Work task: If an entry holds a picture, leave that picture out. Give everything else again exactly.

Input for this task:
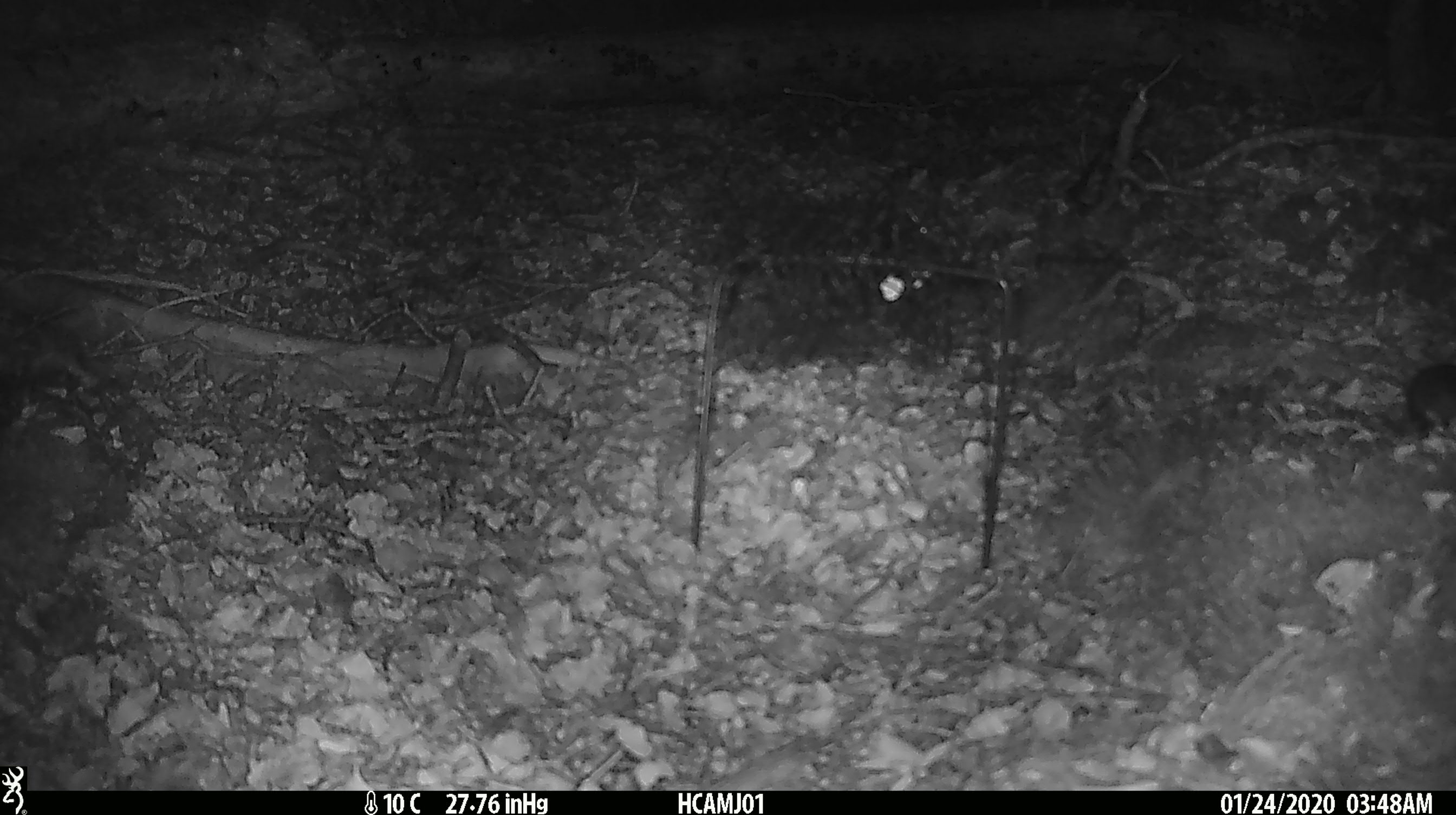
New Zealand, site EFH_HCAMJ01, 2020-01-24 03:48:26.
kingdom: Animalia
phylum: Chordata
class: Mammalia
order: Rodentia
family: Muridae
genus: Mus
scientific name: Mus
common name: mouse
Mouse (Mus).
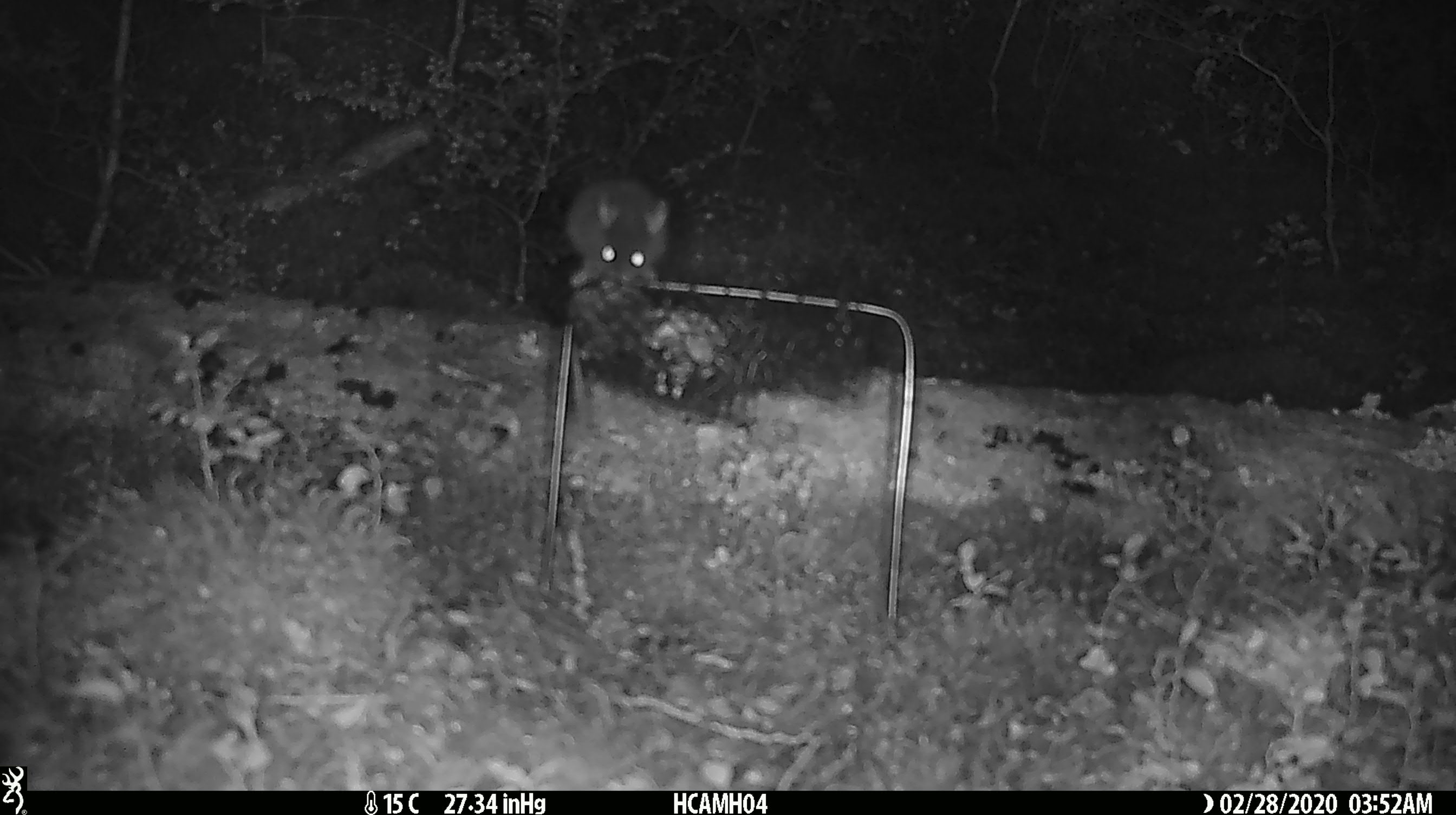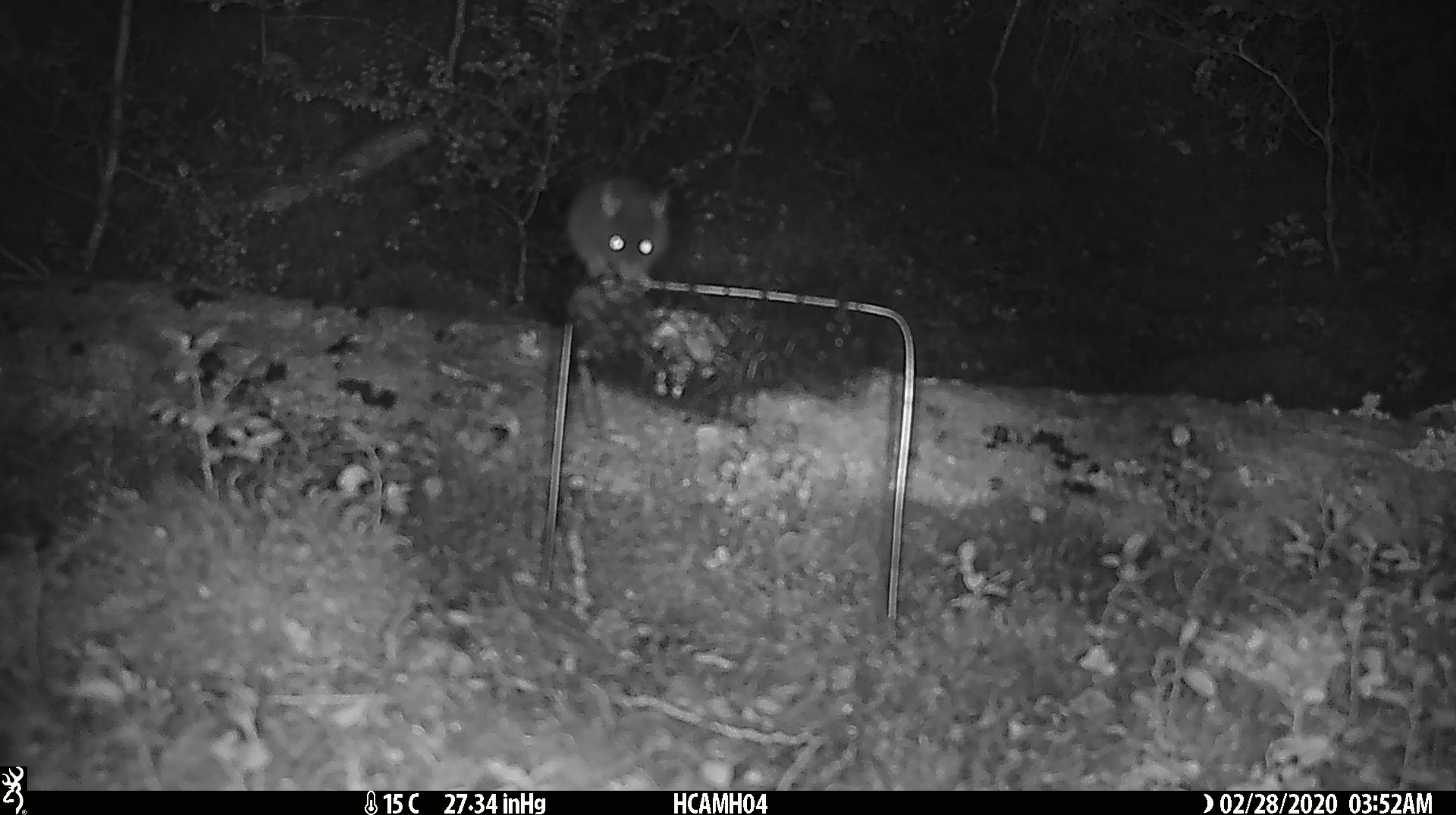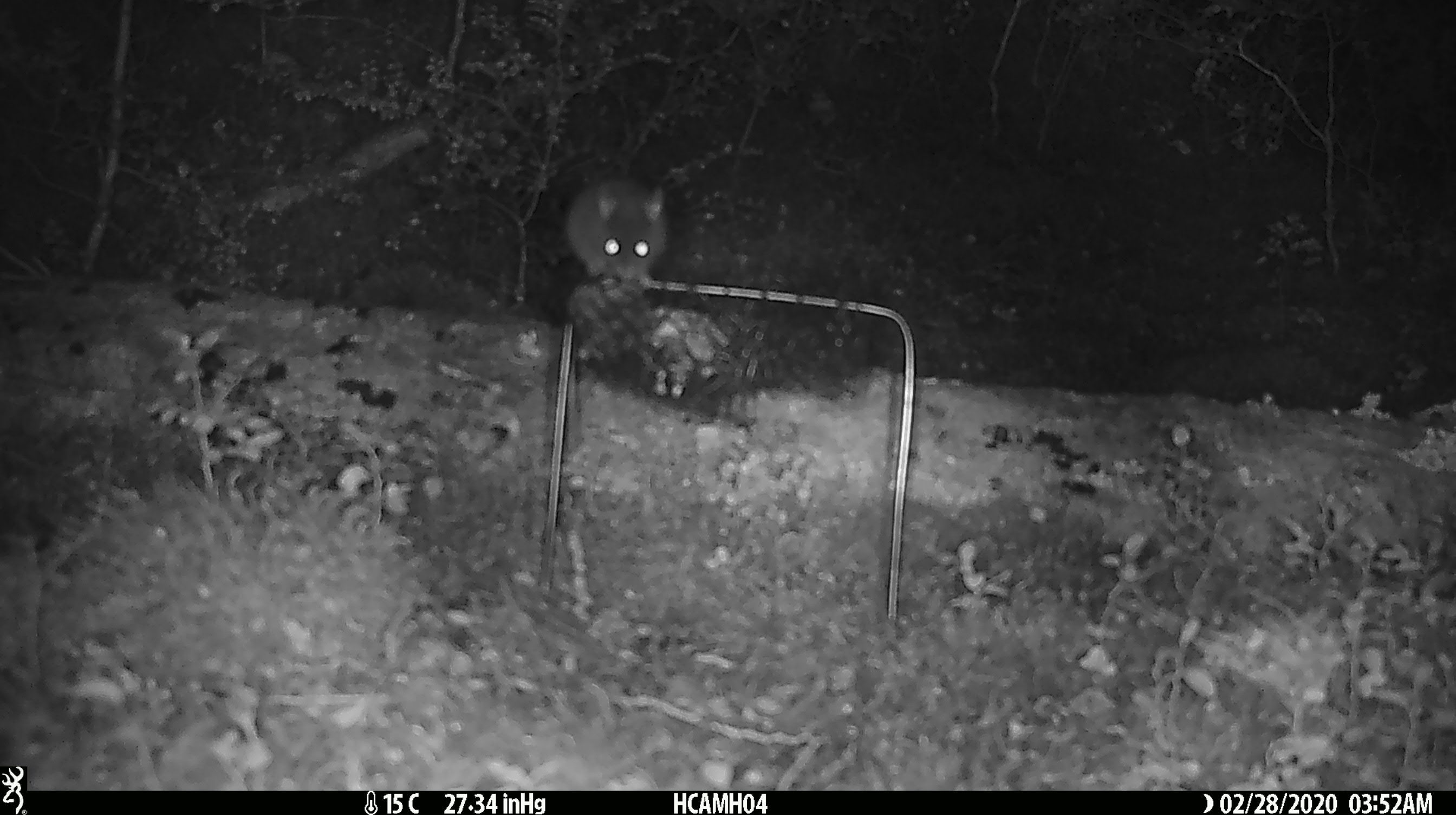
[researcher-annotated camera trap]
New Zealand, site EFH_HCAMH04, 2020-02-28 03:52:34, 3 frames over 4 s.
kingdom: Animalia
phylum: Chordata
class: Mammalia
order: Rodentia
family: Muridae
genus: Mus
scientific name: Mus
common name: mouse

Written answer:
New Zealand, site EFH_HCAMJ01, 2020-01-24 03:48:26.
kingdom: Animalia
phylum: Chordata
class: Mammalia
order: Rodentia
family: Muridae
genus: Mus
scientific name: Mus
common name: mouse
Mouse (Mus).
[researcher-annotated camera trap]
New Zealand, site EFH_HCAMH04, 2020-02-28 03:52:34, 3 frames over 4 s.
kingdom: Animalia
phylum: Chordata
class: Mammalia
order: Rodentia
family: Muridae
genus: Mus
scientific name: Mus
common name: mouse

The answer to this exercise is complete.